Research Intern (Multimodal GenAI and World Models)
IRG_M3S_T5I_2025_020
Project Overview
We are seeking highly motivated research interns interested in advancing the state of the art in multimodal generative AI and world models at SMART in the program: Mens, Manus, and Machina: How AI empowers people and the city in Singapore (M3S).
With the rapid development of Multimodal Large Language Models (MLLMs), research interns will assist researchers in investigating how to develop next-generation multimodal generative AI and world models that combine vision, language, video, and structured data. We are interested in, but not limited to, methods such as Transformer, diffusion models, Bayesian theory, world models, vision–language models and spatial intelligence with their applications.
Responsibilities
- Implement and benchmark state-of-the-art multimodal GenAI and world models.

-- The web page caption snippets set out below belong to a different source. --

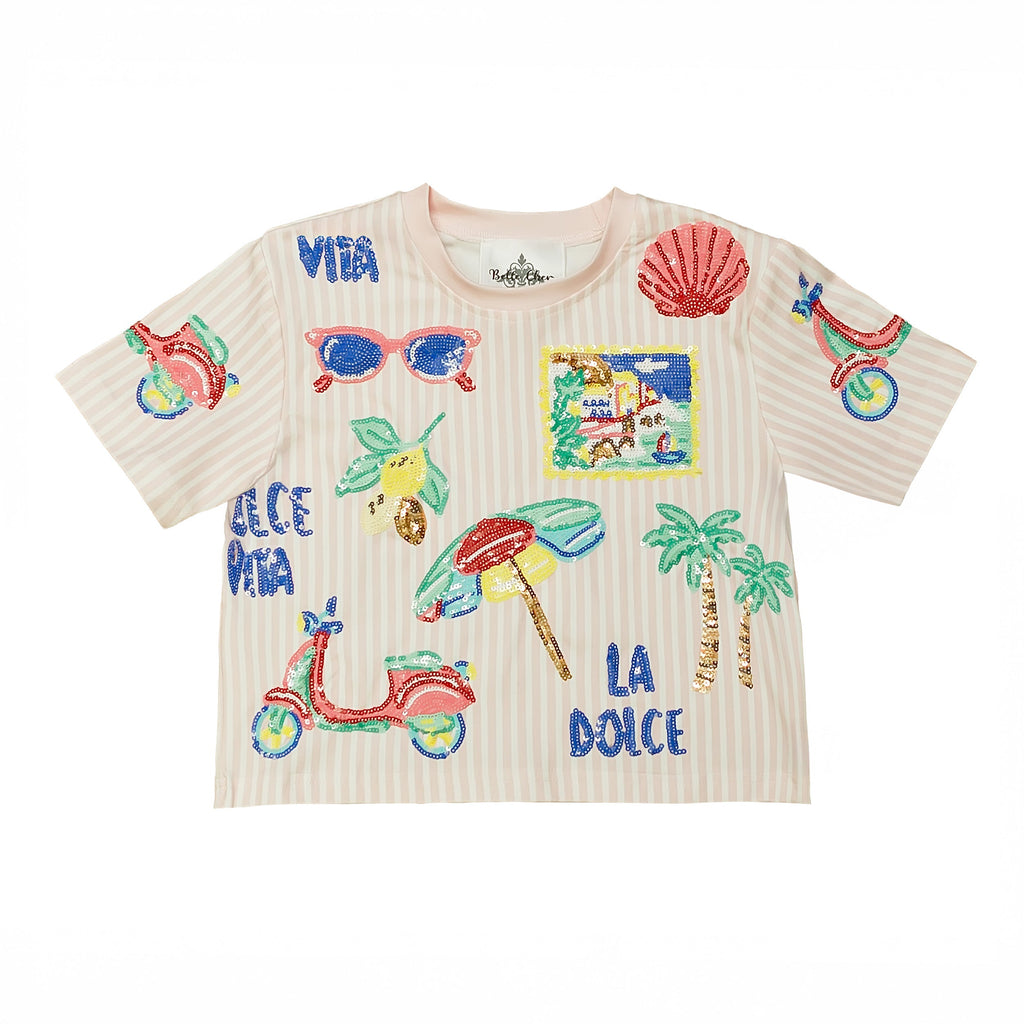 La Dolce Vita Top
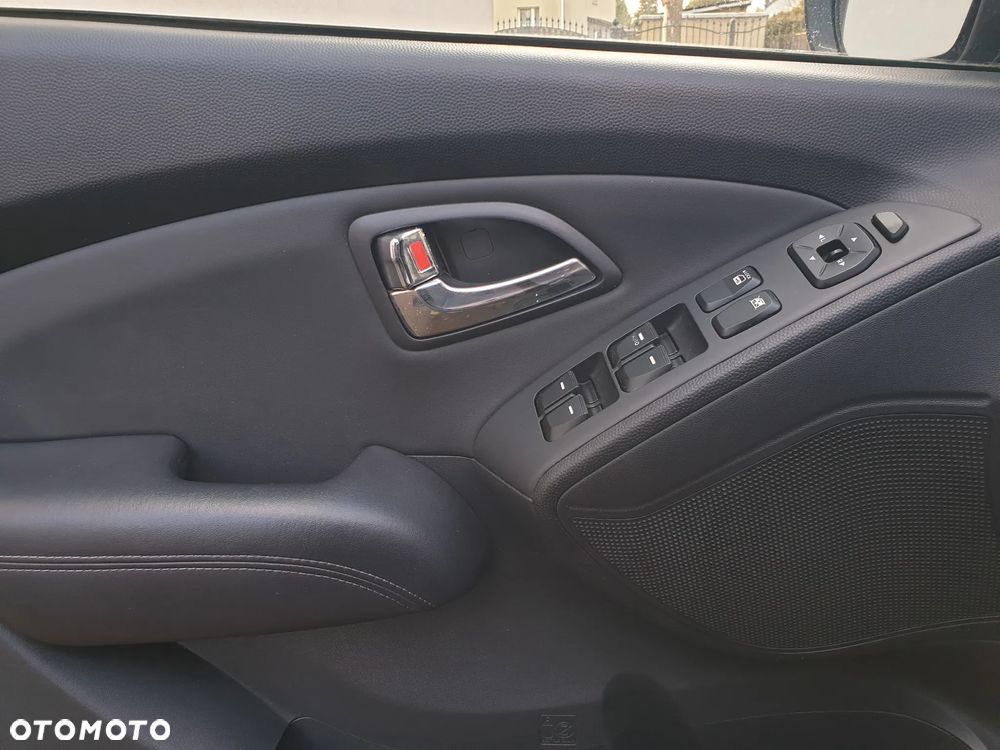 Hyundai ix35 2.0 Premium - 19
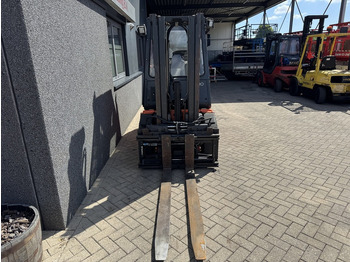 Газокар Linde H30T- 03: снимка 4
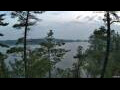 Webcam Pointe au Baril
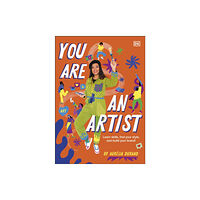 Dorling Kindersley Ltd You Are An Artist (häftad, eng)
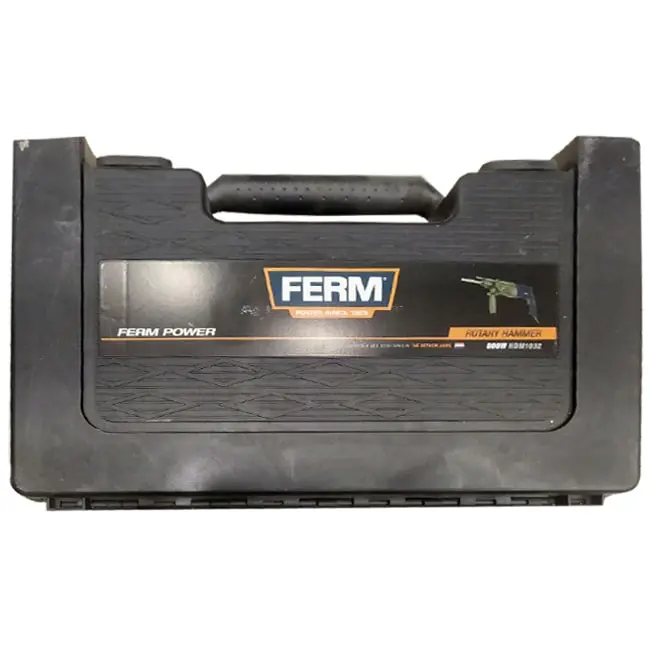 چکش تخریب فرم HDM1032 سه حالته 800 وات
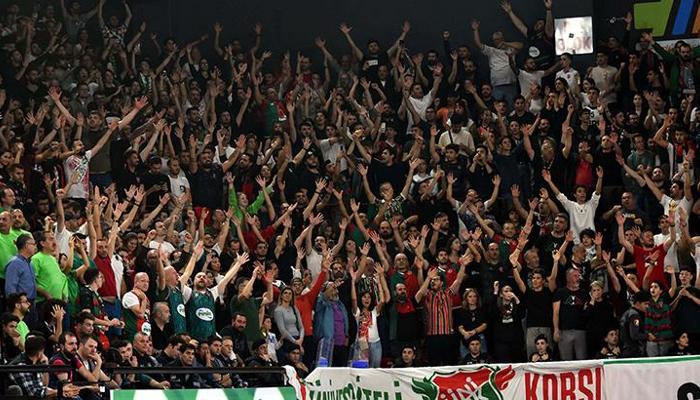 Karşıyaka Basketbol taraftarıyla buluşuyor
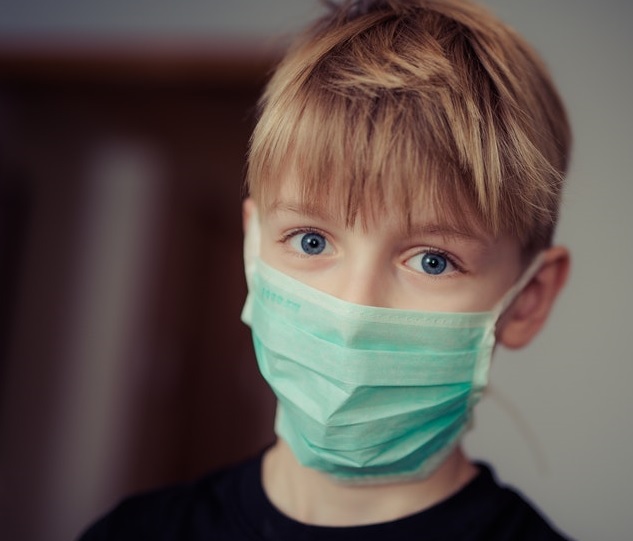 Effects of Pandemic on kids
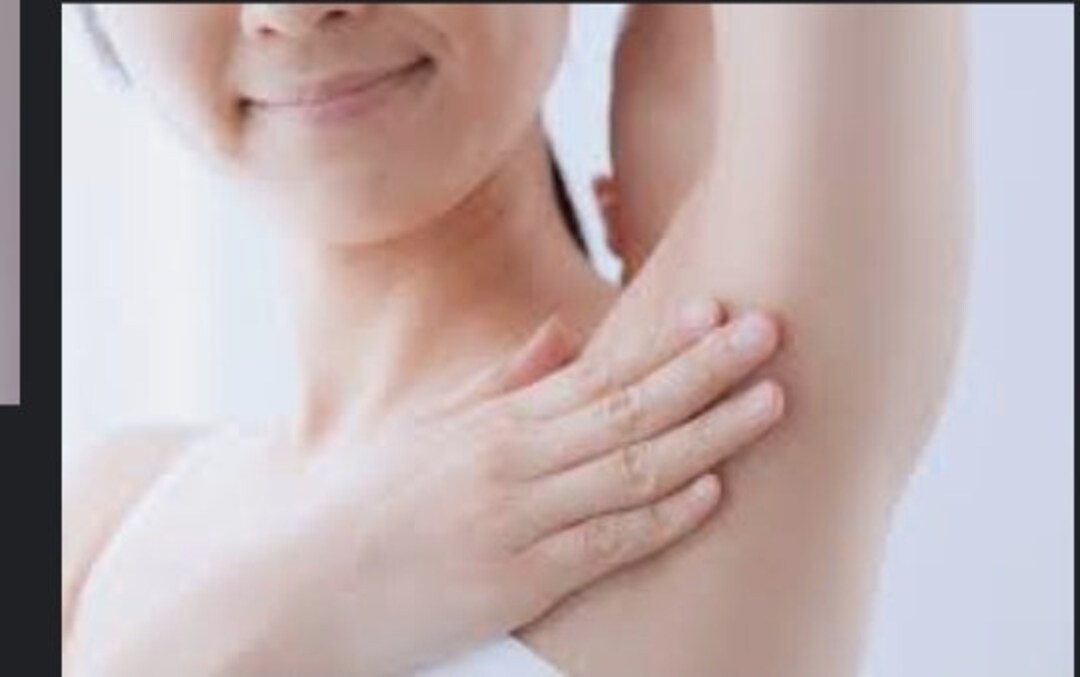 Safest Deodorant for Your health. Etsy UK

- Tune network and parameters for improved performance of the proposed research ideas.
- Contribute to experimental design, model evaluation, and reproducible research codebases.
- Collaborate with other research staff and students to publish research results in top journals and conferences.
Requirements
- Currently pursuing a Bachelor’s or Master’s degree in Engineering, Data science, Computer science, Automation, ML/AI, or a related field.
- Strong motivation to learn, explore, and work collaboratively in the multimodal AI and GenAI field.
- Experience with Python and deep learning pipelines (e.g., PyTorch, Transformers, Timm).
- Experience with multimodal GenAI models and world models (e.g., Computer vision, NLP, Diffusion or Autoregressive models).
The internship must be approved by the University.